**Actions to take**
a – Summarize the bug report in two sentences.
b – Turn the rows into a JSON list of strings, one string per line and blank lines omitted, starting with the line with "What is the overall" and going on through the end of the rows.
## start Source
Comment 0 for bug 1882535

Revision history for this message
Dmitrii Shcherbakov (dmitriis) wrote : focal/core20: staging conflicts when multiple python parts have the same python dependencies (python 3.7+)

TL;DR: as of python 3.7, .pyc files by default include a timestamp and a size of the source file which results in a change of a hash every time a .pyc file is generated for a given source file. This results in staging conflicts for python parts.
## end Source
## start Records shown
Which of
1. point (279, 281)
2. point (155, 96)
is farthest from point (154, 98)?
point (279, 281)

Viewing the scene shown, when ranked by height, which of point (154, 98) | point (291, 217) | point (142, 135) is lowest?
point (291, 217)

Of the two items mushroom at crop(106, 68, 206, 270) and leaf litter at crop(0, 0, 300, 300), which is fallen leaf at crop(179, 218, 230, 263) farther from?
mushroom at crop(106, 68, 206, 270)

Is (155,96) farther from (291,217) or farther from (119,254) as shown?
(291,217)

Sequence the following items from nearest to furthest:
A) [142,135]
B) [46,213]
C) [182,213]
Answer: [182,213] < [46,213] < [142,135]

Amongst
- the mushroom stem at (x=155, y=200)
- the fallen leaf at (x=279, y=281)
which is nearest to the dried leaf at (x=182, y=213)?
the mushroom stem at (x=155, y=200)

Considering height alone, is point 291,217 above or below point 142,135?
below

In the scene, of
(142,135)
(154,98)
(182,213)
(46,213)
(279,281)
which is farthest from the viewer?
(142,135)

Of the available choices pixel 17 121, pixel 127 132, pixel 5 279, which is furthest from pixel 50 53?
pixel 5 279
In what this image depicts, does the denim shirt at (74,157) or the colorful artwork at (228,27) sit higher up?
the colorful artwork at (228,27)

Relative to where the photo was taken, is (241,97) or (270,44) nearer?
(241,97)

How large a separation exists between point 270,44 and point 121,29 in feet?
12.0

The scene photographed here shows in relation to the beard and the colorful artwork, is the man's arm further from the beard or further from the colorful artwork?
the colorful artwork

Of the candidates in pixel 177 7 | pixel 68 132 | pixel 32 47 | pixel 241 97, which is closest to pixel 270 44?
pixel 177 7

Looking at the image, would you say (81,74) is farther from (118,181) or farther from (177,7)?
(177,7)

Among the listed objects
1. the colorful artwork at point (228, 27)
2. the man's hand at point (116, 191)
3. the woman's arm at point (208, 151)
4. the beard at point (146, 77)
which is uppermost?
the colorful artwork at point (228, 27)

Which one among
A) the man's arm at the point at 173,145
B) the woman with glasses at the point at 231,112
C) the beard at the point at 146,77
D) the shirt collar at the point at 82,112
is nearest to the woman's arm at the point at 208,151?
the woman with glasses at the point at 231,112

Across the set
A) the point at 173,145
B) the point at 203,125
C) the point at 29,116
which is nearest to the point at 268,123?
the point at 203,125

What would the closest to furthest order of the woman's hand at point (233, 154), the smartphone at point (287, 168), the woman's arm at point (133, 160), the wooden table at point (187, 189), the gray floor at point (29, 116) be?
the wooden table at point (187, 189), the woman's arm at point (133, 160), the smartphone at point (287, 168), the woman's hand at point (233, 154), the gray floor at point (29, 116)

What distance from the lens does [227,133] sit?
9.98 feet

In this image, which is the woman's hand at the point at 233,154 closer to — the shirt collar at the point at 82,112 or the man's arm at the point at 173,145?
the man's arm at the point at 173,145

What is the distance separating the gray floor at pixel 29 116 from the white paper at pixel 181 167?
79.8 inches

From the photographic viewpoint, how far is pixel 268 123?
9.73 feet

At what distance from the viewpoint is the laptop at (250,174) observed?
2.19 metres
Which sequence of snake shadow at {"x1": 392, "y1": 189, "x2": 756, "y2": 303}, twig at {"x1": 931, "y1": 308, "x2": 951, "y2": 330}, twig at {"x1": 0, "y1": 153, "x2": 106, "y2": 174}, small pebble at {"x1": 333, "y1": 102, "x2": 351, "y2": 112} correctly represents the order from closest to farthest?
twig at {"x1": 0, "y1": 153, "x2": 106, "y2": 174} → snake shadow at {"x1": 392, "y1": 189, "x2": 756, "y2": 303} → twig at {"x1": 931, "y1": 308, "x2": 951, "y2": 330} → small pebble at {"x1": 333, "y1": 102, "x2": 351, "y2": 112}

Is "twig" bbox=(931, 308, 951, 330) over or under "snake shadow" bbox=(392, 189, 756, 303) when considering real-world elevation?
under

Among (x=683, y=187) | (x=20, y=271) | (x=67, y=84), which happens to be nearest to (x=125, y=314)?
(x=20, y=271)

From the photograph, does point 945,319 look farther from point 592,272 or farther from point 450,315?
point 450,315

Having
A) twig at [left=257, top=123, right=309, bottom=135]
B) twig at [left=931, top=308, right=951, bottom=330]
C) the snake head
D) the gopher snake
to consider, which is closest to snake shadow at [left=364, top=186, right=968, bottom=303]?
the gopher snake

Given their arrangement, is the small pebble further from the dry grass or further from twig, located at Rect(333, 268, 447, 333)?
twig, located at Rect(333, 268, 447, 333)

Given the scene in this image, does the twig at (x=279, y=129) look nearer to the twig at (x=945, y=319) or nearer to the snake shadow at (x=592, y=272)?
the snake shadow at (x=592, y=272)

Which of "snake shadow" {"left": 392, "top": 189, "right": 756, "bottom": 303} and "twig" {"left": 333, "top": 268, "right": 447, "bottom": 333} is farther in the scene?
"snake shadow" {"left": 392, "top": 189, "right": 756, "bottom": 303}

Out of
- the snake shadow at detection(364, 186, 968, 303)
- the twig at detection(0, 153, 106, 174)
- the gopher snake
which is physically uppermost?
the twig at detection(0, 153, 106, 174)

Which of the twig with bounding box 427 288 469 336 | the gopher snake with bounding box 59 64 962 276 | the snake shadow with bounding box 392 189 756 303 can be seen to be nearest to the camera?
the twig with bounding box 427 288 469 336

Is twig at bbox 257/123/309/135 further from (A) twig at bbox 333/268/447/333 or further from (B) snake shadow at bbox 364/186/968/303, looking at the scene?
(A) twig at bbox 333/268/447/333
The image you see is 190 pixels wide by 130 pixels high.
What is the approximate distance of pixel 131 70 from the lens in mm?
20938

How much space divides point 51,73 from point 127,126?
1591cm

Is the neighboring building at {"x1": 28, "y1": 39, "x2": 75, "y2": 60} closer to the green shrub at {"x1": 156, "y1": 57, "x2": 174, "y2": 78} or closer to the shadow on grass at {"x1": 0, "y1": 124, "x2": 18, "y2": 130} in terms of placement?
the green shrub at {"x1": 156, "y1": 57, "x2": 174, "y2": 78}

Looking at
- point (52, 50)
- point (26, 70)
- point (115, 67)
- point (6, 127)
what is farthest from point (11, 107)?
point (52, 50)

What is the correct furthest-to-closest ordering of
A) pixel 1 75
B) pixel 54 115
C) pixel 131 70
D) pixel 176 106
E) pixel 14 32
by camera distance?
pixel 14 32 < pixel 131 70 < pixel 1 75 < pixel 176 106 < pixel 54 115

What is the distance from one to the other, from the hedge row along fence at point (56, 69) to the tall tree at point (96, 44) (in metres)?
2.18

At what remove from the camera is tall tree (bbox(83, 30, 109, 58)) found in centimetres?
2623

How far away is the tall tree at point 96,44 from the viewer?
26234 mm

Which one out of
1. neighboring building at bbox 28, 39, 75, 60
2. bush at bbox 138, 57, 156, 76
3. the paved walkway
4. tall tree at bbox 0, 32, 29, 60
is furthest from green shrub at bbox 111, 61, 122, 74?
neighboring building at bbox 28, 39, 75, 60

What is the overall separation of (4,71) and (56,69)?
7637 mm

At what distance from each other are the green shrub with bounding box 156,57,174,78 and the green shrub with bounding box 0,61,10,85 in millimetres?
## end Records shown
**Solutions to each task**
a – The bug report describes staging conflicts on focal/core20 when multiple python parts have the same python dependencies, starting with python 3.7. As of that version, .pyc files by default include a timestamp and the size of the source file, so the hash changes every time a .pyc file is generated, and this results in staging conflicts for python parts.

b –
[
  "What is the overall separation of (4,71) and (56,69)?",
  "7637 mm",
  "At what distance from each other are the green shrub with bounding box 156,57,174,78 and the green shrub with bounding box 0,61,10,85 in millimetres?"
]